En effet, je pense que les Egyptiens et les Mayas furent dépositaires d'une ancienne connaissance qui doit encore se dévoiler à nos yeux. Bien sûr ce que nous connaissons aujourd'hui sur les ères cosmiques est le résultat de fréquents remaniements de nombreux hommes. Il est certain que les descriptions de ces mythes des ères peuvent être un peu différents de ce qu'ils pouvaient être aux périodes où les anciens en parlaient. Il est par exemple intéressant de connaître l'opinion de Plutarque sur le mythe de l'Atlantide dans la "Vie de Solon" : "Platon à son tour, se trouvant devant l'argument de l'Atlantide comme s'il s'agissait de la base d'une construction abandonné sur une belle terre qui d'une certaine façon lui appartenait par descendance, s'appliqua à la terminer et à l'enrichir et il commença alors à la ceindre de grands portiques et de corridors et de couloirs, bien plus encore que dans tous les autres récits et légendes ou oeuvres poétique." Plutarque était certainement un sceptique, mais il nous fait comprendre une chose très importante : les mythe sont enrichis et changés par les générations qui les transmettent.

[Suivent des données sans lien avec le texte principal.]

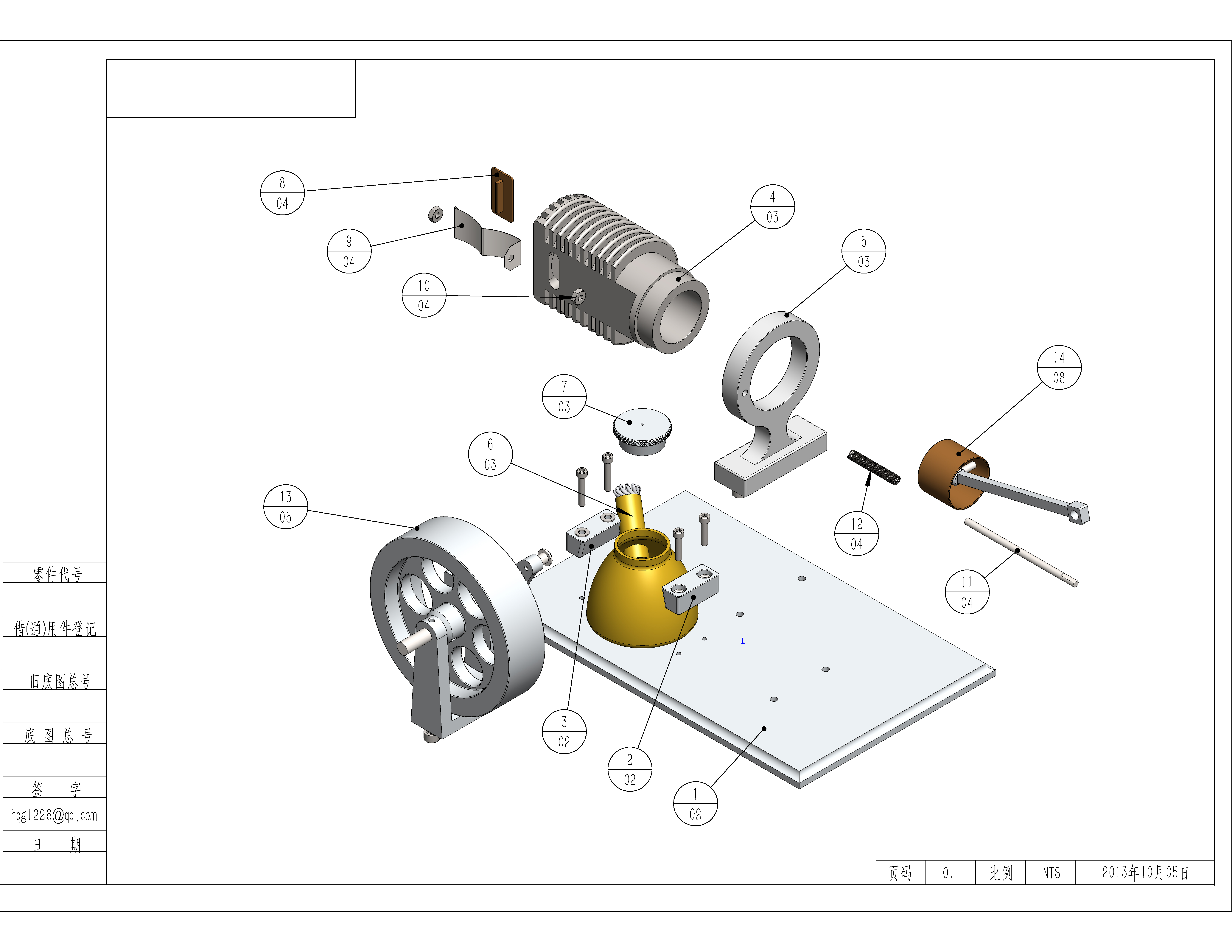 8
04

9
04

10
04

4
03

5
03

14
08

7
03

6
03

13
05

12
04

11
04

3
02

2
02

1
02

零件代号

借(通)用件登记

旧底图总号

底 图 总 号

签 字

hqg1226@qq.com

日 期

| 页码 | 01 | 比例 | NTS | 2013年10月05日 |
|---|---|---|---|---|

Il est sans aucun doute nécéssaire d'écarter les descriptions faites dans les récits mythique (les grands murs de Troie ont été retrouvés !), mais il faut être critique. Par exemple, si un mythe qui parle d'une période d'il y a 14 000 ans (par xemple le déluge), il décrit un détail d'un évènement ou d'un objet, il est assez difficile de penser que l'histoire se soit transmises exactement comme si l'humanité avait toujours eu un très haut niveau culturel. De toute façon à part les incroyables analogie entre les mythes des ères, il y a beaucoup d'autres mythes similaires, ou dans certains cas identiques transmis dans le monde entier (comme l'histoire du déluge qui à mon avis doit se situer dans la période de la fin de la dernière glaciation et de la disparition de l'archipel de l'Atlantide). Les psycologues expliquent les analogies des mythes en émettant l'hypothèse ( et presque en dogmatisant) que, puisque les hommes possèdent la même structure cérébrale, ils inventent les légendes de façon similaire. A mon avis, l'explication donnée par les psychologue est généralisée et simpliste. Il est vrai que certain mythes veulent expliquer certain comportement humains (et donc notre psyché) mais il n'est pas toujours vrai que les mythes qui racontent des faits soient des interprétations d'opérations qui sont accomplies par notre esprit. Par exemple, Troie, les civilisations minoenne et mycénienne ont été retrouvées, la mythique civilisation de Tartessos a été identifiée (Tartessos est cité même dans la Bible), le règne de Saba a été découvert au Yémen, les récits sur la traditions astronomique du peuple des Celtes se sont avérés vrais, etc, etc. Donc l'interprétation evhémèriste de la mythologie ne doit pas être écartée, mais utilisée, bien qu'avec un certain esprit critique, puisque de nombreux éléments des mythes que l'ont croyaient faux, à la lumière des faits, se sont révélés vrais.